I think I’ve always had an infatuation with punk rock. Growing up, I thought my parents were rock stars. They never became wealthy, or famous off of their work, but it molded the people who molded me.

I had a pretty firm understanding on the elementary school blacktop that I wasn’t like my classmates. I loved learning, and had keen interest in subjects that “normal” schoolchildren do not follow with the same discipline. By junior high, I had discovered that there existed a community for like-minded individuals in subculture, and quickly allied myself with the other dispossessed students. We found great joy out of tampering with public property to create circumstantial puns, and chugging Redbull before class so that we could beat the system by raising hell in first period English, despite still being the top participants during seminars…

but by high school, I began to realize that I didn’t even fit in there. It wasn’t until someone invited me to go to New York Comicon that I understood why; rich with my parents’ experiential knowledge I’d already began to realize that the punks in my local Stop and Shop parking lot were not rebels, only disenchanted. It was at the Javits center that it dawned on me that I’d rather be the person behind the booth signing prints than waiting in line with everyone else dressed in costumes emulating their favorite characters. That is to say that I not only wanted to appreciate, I wanted to make things that expanded peoples’ minds.

MICA exposed me to a cache of what I now regard as my standard of punk rock: people that live in shit, eat shit, driven by their passion to grant their masterful rebellion exposure. It’s a life fraught with drama and suffering, but never lacking in passion. Sound familiar yet? Sure it does. Most readers will think of figures like Kurt Cobain, or Sid Vicious as the poster child for such punk rock martyrdom. More have begun to recognize Alexander McQueen in this category. I encourage those people to research Basquiat, Caravaggio, and Marina Abramovic, for there are those who live fast and die young, but the latter will show you that those with patience and diligence also possess a fearless prowess.

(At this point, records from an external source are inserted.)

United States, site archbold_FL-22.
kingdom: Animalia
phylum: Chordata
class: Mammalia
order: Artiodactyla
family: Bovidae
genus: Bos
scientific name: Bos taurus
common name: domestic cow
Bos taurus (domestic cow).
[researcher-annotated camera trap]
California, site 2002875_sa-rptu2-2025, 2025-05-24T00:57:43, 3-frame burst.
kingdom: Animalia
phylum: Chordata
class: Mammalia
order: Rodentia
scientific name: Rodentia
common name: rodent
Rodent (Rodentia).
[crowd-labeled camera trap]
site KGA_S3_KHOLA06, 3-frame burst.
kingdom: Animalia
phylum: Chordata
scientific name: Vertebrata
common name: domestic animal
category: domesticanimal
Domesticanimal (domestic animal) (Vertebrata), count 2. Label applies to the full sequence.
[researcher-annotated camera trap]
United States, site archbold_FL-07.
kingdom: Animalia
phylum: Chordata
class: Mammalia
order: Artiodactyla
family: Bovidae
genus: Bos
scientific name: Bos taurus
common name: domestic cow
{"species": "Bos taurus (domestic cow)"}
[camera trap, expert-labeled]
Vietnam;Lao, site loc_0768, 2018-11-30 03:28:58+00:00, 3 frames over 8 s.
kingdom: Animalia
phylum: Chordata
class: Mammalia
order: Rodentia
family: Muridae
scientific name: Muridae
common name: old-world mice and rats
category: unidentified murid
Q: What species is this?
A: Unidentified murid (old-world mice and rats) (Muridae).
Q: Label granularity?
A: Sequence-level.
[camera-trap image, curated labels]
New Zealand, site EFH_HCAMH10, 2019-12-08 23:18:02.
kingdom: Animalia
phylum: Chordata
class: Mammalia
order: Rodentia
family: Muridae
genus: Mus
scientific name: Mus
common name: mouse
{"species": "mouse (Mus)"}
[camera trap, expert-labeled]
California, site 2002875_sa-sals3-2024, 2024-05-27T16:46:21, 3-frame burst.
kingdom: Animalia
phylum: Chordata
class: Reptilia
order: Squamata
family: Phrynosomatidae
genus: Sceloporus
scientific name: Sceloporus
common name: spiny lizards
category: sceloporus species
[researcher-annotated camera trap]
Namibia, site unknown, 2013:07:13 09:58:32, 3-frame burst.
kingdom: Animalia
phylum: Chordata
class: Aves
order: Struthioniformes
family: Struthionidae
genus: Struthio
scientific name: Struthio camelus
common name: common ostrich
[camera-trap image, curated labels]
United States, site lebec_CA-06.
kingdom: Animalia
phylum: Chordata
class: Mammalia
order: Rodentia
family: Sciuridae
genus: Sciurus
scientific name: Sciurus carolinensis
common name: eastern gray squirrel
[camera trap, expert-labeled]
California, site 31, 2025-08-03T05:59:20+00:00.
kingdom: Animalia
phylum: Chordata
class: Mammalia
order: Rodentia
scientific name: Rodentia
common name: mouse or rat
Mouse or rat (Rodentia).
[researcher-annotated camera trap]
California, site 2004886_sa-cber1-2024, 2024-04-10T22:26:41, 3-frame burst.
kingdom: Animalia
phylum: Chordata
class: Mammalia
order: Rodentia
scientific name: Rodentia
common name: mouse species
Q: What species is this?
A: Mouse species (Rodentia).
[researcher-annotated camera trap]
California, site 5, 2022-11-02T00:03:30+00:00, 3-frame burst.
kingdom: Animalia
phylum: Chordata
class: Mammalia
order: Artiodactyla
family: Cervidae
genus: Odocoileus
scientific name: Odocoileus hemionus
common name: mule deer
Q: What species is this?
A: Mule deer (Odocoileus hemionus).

As silly as it sounds, I think I always wanted to be what I loved, only I wanted to do it “better”. In the grand scheme of things, I don’t mind dealing with the nominal crap that comes my way, because it ultimately drives me to become more productive, and liberates me from the burdens of complacency. It only makes me want to utter my sermon louder from my soapbox, and once blood sweat and tears are spent, it feels more profound than any other simple life pleasure. Feel free to disagree, but that’s pretty punk rock to me.

This post is dedicated to mister Thomas Hobbes, who tragically passed away yesterday. I hope you find your Calvin in snake afterlife.